---- Record extracts

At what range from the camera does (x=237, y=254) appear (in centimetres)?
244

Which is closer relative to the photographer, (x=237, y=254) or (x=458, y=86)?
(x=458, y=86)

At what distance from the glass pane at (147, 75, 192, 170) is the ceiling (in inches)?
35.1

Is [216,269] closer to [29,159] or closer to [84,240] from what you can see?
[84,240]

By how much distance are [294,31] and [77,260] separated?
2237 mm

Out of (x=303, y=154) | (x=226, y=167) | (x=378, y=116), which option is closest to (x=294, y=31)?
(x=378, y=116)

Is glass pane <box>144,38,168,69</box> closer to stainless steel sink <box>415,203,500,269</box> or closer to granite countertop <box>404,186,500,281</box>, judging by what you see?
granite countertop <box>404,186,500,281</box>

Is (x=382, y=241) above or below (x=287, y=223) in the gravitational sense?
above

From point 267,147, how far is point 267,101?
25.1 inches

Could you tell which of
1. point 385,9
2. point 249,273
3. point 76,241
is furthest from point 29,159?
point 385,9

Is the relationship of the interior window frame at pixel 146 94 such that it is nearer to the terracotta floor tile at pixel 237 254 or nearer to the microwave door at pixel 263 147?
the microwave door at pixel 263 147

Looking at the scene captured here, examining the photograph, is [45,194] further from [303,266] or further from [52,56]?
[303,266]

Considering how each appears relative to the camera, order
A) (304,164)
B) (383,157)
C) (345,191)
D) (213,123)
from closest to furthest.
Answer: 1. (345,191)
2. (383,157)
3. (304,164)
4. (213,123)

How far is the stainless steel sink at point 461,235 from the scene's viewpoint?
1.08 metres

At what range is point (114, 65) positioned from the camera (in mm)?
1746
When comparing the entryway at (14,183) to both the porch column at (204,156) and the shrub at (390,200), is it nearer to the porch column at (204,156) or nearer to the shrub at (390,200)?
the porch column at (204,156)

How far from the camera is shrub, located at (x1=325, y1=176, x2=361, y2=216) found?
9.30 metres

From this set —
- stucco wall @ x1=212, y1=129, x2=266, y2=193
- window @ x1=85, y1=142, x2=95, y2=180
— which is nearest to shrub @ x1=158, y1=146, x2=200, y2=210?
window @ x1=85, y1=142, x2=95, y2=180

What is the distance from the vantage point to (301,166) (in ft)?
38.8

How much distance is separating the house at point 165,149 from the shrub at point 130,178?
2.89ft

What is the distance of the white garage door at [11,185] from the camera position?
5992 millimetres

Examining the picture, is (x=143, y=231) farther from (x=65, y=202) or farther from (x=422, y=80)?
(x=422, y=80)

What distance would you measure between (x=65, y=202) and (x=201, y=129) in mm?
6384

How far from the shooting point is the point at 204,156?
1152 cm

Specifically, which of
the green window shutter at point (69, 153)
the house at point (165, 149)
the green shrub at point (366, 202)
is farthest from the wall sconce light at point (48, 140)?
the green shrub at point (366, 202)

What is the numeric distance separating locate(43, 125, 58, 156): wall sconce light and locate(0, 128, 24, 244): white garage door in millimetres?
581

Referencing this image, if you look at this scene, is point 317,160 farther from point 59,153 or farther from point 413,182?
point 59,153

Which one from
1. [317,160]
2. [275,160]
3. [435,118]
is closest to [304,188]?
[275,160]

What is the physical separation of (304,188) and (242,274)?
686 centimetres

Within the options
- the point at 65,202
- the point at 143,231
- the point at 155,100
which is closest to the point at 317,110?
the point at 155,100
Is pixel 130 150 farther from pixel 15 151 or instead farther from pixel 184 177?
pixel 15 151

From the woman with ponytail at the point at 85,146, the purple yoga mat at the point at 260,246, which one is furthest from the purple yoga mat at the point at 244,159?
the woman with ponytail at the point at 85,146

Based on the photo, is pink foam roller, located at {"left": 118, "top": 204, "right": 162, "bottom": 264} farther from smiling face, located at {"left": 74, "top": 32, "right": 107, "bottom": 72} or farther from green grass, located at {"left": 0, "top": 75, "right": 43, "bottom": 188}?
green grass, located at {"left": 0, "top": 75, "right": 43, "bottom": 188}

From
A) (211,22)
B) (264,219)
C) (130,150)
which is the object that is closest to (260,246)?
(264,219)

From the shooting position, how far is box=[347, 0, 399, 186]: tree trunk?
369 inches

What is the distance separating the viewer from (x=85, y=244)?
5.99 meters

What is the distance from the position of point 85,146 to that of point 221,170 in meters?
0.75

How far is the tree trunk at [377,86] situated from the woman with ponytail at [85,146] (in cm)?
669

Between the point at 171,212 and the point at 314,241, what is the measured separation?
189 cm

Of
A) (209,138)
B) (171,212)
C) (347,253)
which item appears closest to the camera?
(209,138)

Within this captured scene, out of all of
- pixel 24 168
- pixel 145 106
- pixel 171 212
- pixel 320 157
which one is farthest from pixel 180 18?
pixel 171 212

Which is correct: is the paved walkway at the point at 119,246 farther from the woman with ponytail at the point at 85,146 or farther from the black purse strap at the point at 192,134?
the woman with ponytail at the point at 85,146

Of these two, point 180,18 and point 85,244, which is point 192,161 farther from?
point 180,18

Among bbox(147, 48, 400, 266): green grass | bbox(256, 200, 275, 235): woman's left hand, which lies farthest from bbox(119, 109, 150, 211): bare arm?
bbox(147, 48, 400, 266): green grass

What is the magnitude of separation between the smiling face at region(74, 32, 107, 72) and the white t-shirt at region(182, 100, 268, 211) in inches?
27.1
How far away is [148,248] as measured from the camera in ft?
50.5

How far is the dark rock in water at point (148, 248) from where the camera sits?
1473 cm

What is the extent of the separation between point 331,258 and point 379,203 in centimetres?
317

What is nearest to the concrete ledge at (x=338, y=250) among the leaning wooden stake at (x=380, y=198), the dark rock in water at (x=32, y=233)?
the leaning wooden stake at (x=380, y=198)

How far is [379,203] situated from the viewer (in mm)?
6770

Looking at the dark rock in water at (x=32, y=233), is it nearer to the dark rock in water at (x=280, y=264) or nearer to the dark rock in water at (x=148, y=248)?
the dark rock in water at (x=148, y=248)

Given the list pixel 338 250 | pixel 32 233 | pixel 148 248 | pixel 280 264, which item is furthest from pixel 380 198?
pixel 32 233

--------

Work to do
Reproduce the material verbatim, beginning with its first line and ending with the line that contains "25.1 inches", with both of those lines included.

Solution
At what range from the camera does (x=237, y=254) appear (in centimetres)?
244

Which is closer relative to the photographer, (x=237, y=254) or (x=458, y=86)?
(x=458, y=86)

At what distance from the glass pane at (147, 75, 192, 170) is the ceiling (in inches)?
35.1

Is [216,269] closer to [29,159] or closer to [84,240] from what you can see?
[84,240]

By how much distance are [294,31] and [77,260] separated?
2237 mm

Out of (x=303, y=154) | (x=226, y=167) | (x=378, y=116), which option is closest to (x=294, y=31)?
(x=378, y=116)

Is glass pane <box>144,38,168,69</box> closer to stainless steel sink <box>415,203,500,269</box> or closer to granite countertop <box>404,186,500,281</box>, judging by what you see?
granite countertop <box>404,186,500,281</box>

Is (x=382, y=241) above or below (x=287, y=223) in the gravitational sense?
above

From point 267,147, how far is point 267,101?
25.1 inches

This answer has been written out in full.